--- Problems to solve ---
1 > Name every round listed in the schedule of the canoe sprint text.
2 > Duplicate a section of the canoe sprint text word for word, beginning at the words "All times are" and stopping after "to the semifinals.".

- Venue: Sportcentrum Račice
- Location: Račice, Czech Republic
- Dates: 25–27 August
- Competitors: 116 from 29 nations
- Winning time: 1:17.734 WB

Medalists
| gold medal | Tom Liebscher Ronald Rauhe Max Rendschmidt Max Lemke | Germany |
| silver medal | Rodrigo Germade Cristian Toro Carlos Garrote Marcus Walz | Spain |
| bronze medal | Daniel Havel Jan Štěrba Jakub Špicar Radek Šlouf | Czech Republic |

= 2017 ICF Canoe Sprint World Championships – Men's K-4 500 metres =

The men's K-4 500 metres competition at the 2017 ICF Canoe Sprint World Championships in Račice took place at the Sportcentrum Račice.

==Schedule==
The schedule was as follows:

| Date | Time | Round |
| Friday 25 August 2017 | 11:50 | Heats |
| Saturday 26 August 2017 | 16:49 | Semifinals |
| Sunday 27 August 2017 | 09:37 | Final B |
| 11:53 | Final A |

All times are Central European Summer Time (UTC+2)

==Results==
===Heats===
The six fastest boats in each heat, plus the three fastest remaining boats advanced to the semifinals.

--- Provided data ---

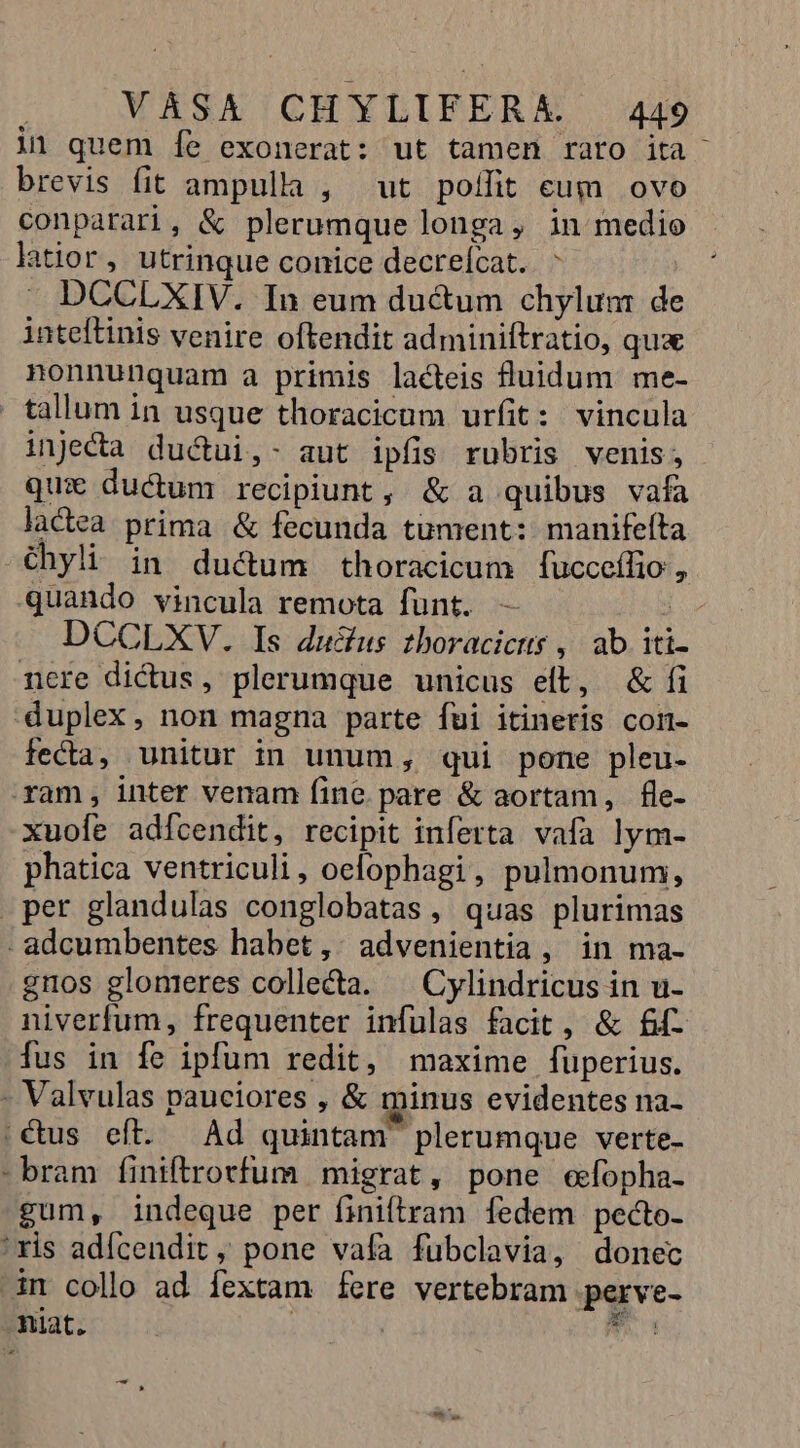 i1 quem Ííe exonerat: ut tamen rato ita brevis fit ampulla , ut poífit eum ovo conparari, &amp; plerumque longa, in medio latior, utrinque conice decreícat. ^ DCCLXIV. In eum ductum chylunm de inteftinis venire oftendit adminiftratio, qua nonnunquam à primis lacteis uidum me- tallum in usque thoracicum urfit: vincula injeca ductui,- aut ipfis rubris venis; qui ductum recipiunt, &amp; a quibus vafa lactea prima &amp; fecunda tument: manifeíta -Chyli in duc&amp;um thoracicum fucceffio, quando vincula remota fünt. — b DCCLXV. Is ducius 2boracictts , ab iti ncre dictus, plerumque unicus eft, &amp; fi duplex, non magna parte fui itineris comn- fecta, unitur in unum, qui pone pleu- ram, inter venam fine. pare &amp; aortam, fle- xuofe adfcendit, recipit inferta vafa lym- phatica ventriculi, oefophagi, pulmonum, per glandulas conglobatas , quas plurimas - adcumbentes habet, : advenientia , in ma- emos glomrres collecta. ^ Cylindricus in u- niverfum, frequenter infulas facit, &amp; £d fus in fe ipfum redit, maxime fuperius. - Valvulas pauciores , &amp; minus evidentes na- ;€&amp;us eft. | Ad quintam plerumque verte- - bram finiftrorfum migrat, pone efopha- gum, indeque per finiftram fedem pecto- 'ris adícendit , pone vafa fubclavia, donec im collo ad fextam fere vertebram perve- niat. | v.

--- Exercise results ---
1 > Heats, Semifinals, Final B, Final A

2 >
All times are Central European Summer Time (UTC+2)

==Results==
===Heats===
The six fastest boats in each heat, plus the three fastest remaining boats advanced to the semifinals.